*** Working data ***
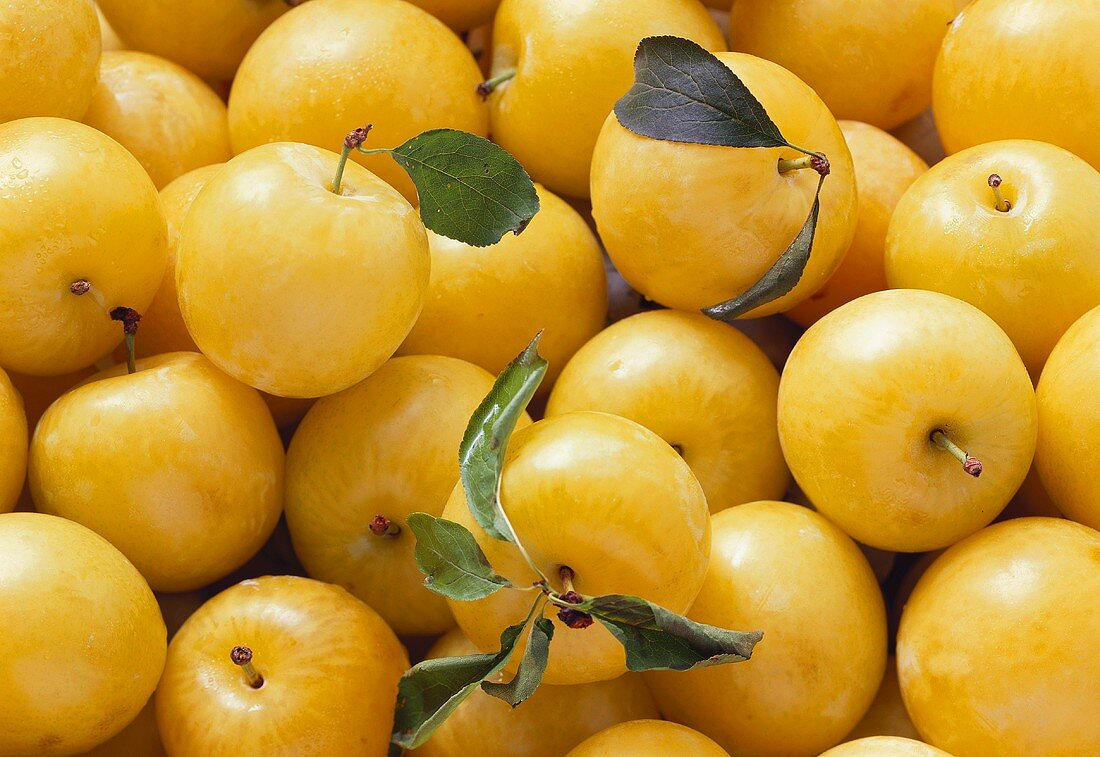 Yellow plums, three with stalk & leaf (filling the picture)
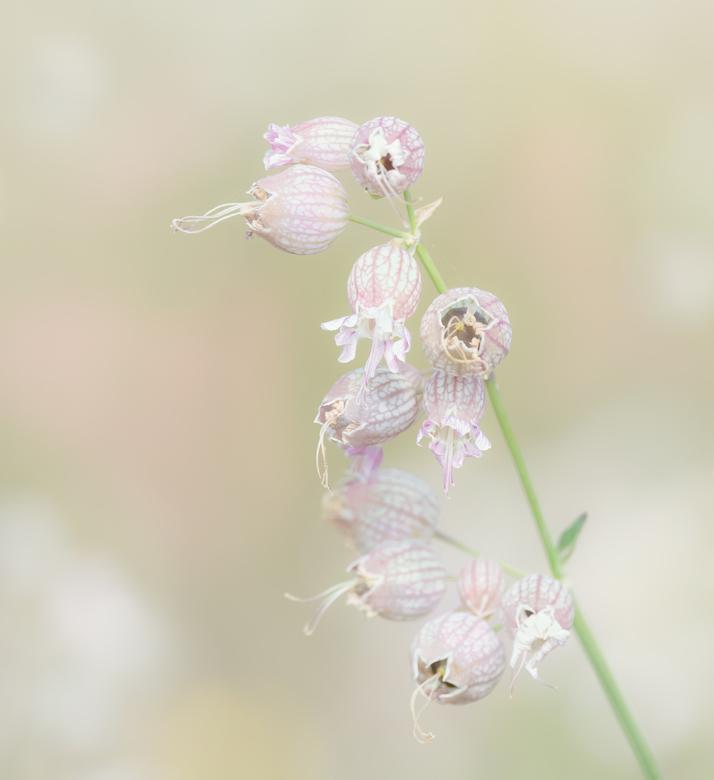 Veld bloem -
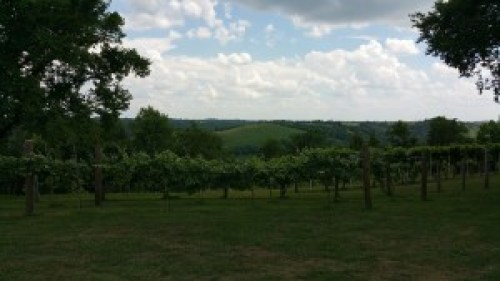 First Vineyard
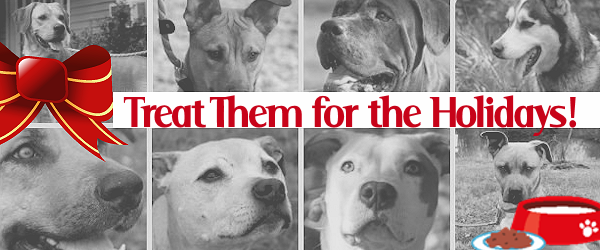 Dear Santa, Our Rescue Dogs Have Three Wishes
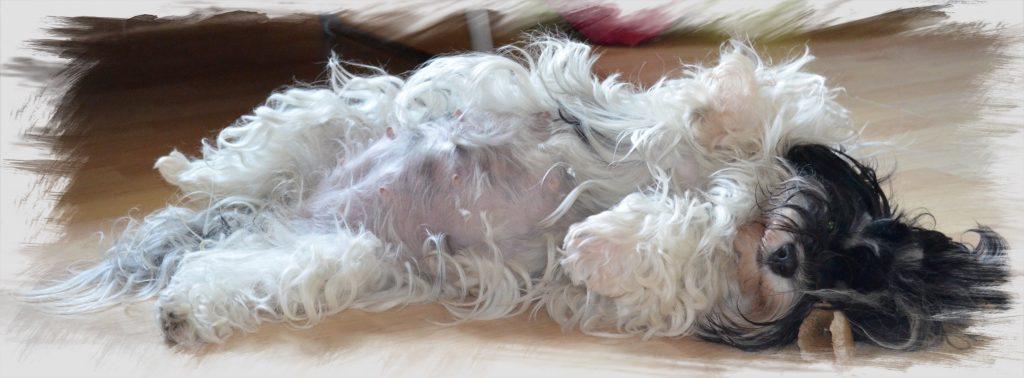 La gestation de Lutine, bichon havanais à l'élevage à la vie est belle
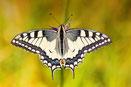 Schwalbenschwanz(Papilio machaon)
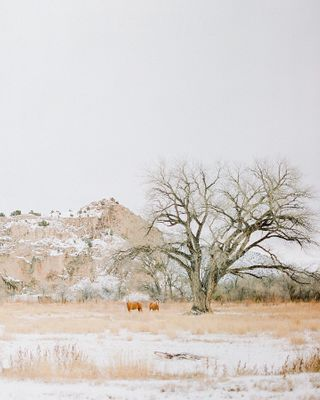 newmexicotraveling travelus radostinabosevaphotography newmexico wilderness iwantthisonmywall travelphotography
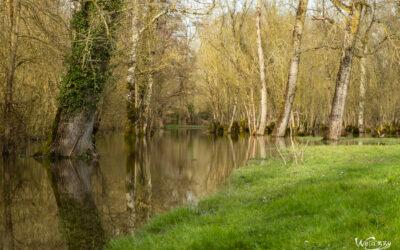 Petites villes du marais Poitevin – Balades dominicales idéales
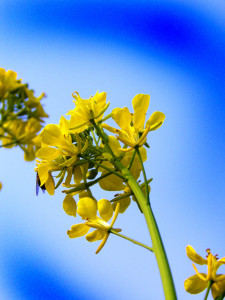 Mustard flowers from my farm in Indian village.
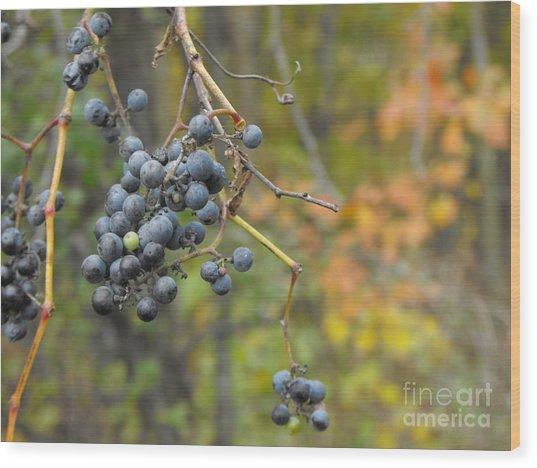 Grapes Left Wood Print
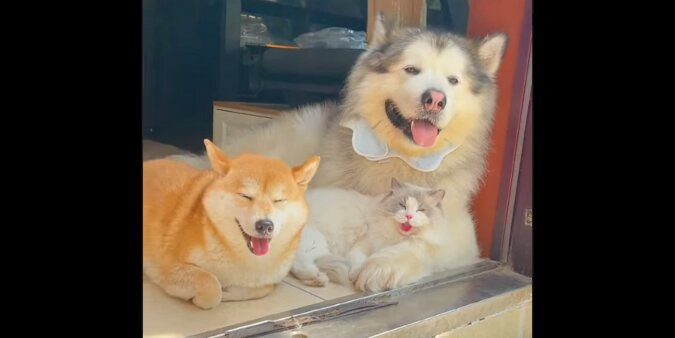 Kot spędził dużo czasu z psami i zaczął oddychać jak pies. Zabawne wideo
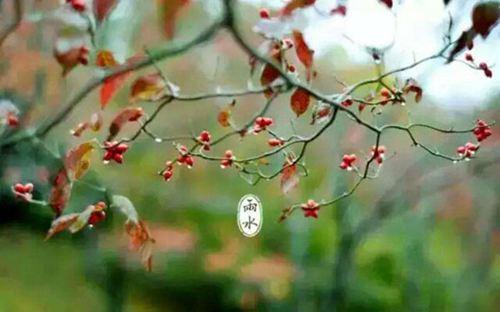 雨水节气有什么植物 雨水节气有什么动物_WWW.XUNWANGBA.COM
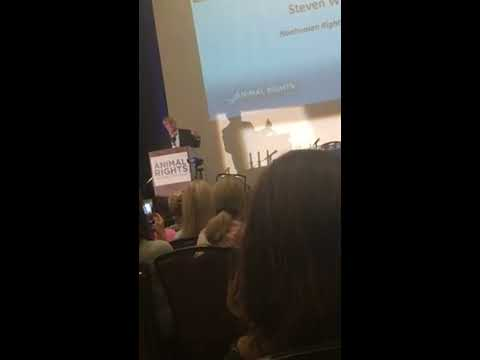 Steven M. Wise - Now Is The Time To Demand Legal Rights For Nonhuman Animals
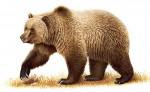 wd=bear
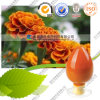 Manufacturer Feverfew Extract Lutein 10% Lutein Price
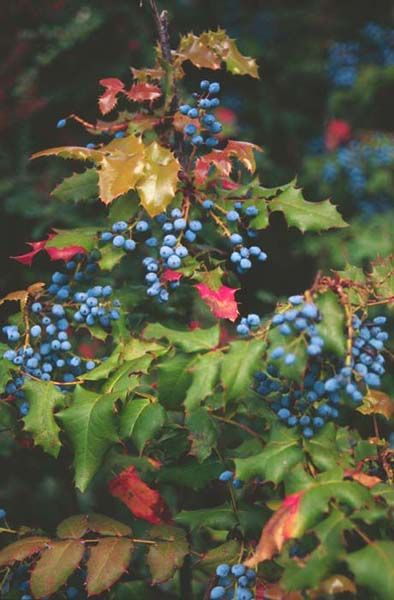"""Oregon Grape (Mahonia aquifolium) Sunset Zones 2-12, 14-24. Flower scent is like """"lemons mixed with honey and spice."""" Fragrant yellow blooms early spring (sometimes late summer). 6'-10' tall, 5' wide, spreading by suckers. Edible blue-black fruit. Best w/shade in hottest areas. Little to regular water."""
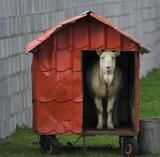 A strange dog in a strange kennel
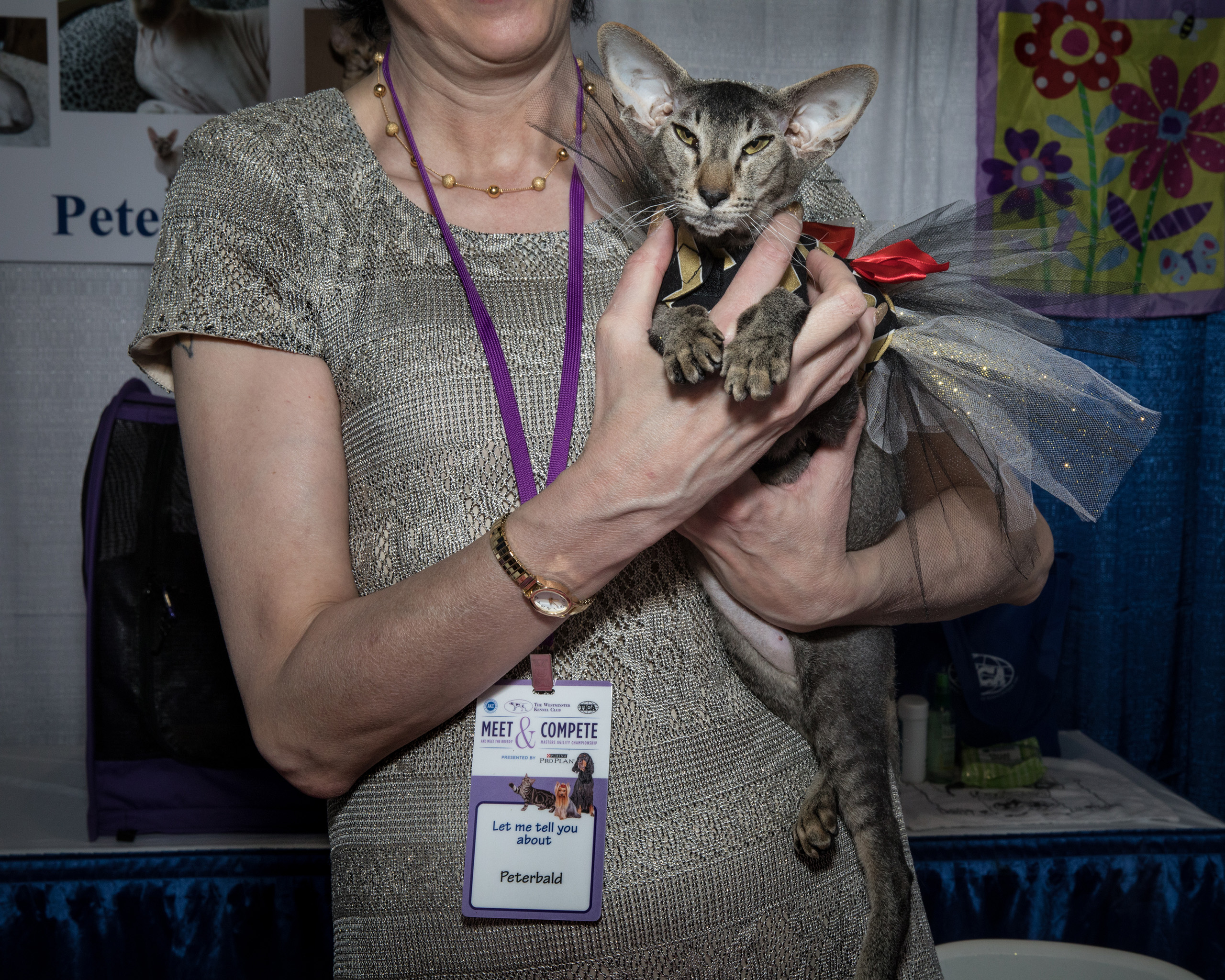 Chelsey, a Peterbald owned by Jackie Rose at the American Kennel Club's Meet the Breeds event on Feb. 11, 2017.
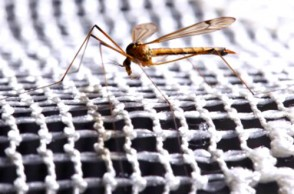 Solving Malaria Around the World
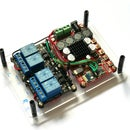 Auto-switching Bluetooth Amplifier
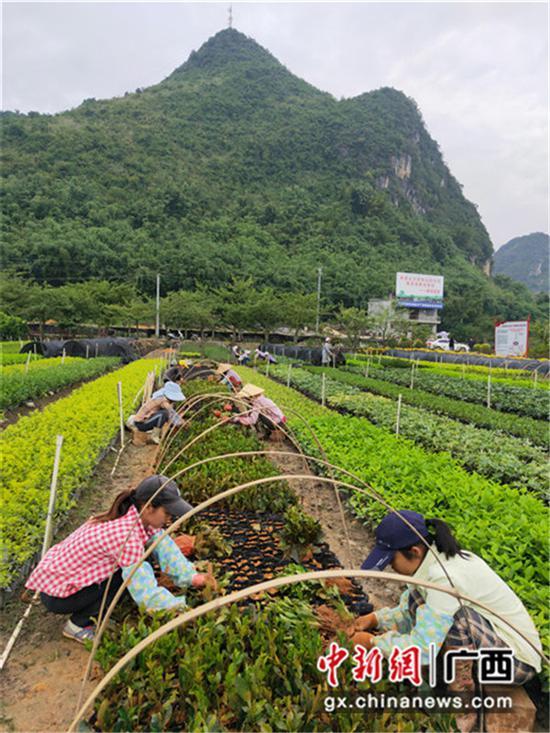 图为村民种植苗木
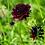 "Thumbnail: Ördögszem ""Black Knight"" I Scabiosa Atropurpurea"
*** End of Working data ***
» **Exercise directions**
Output should consist of the lines above from the one with "newmexicotraveling travelus radostinabosevaphotography" down to the one with "雨水节气有什么植物 雨水节气有什么动物_WWW.XUNWANGBA.COM", exact and without pictures.

» **Answer to this problem**
 newmexicotraveling travelus radostinabosevaphotography newmexico wilderness iwantthisonmywall travelphotography
 Petites villes du marais Poitevin – Balades dominicales idéales
 Mustard flowers from my farm in Indian village.
 Grapes Left Wood Print
 Kot spędził dużo czasu z psami i zaczął oddychać jak pies. Zabawne wideo
 雨水节气有什么植物 雨水节气有什么动物_WWW.XUNWANGBA.COM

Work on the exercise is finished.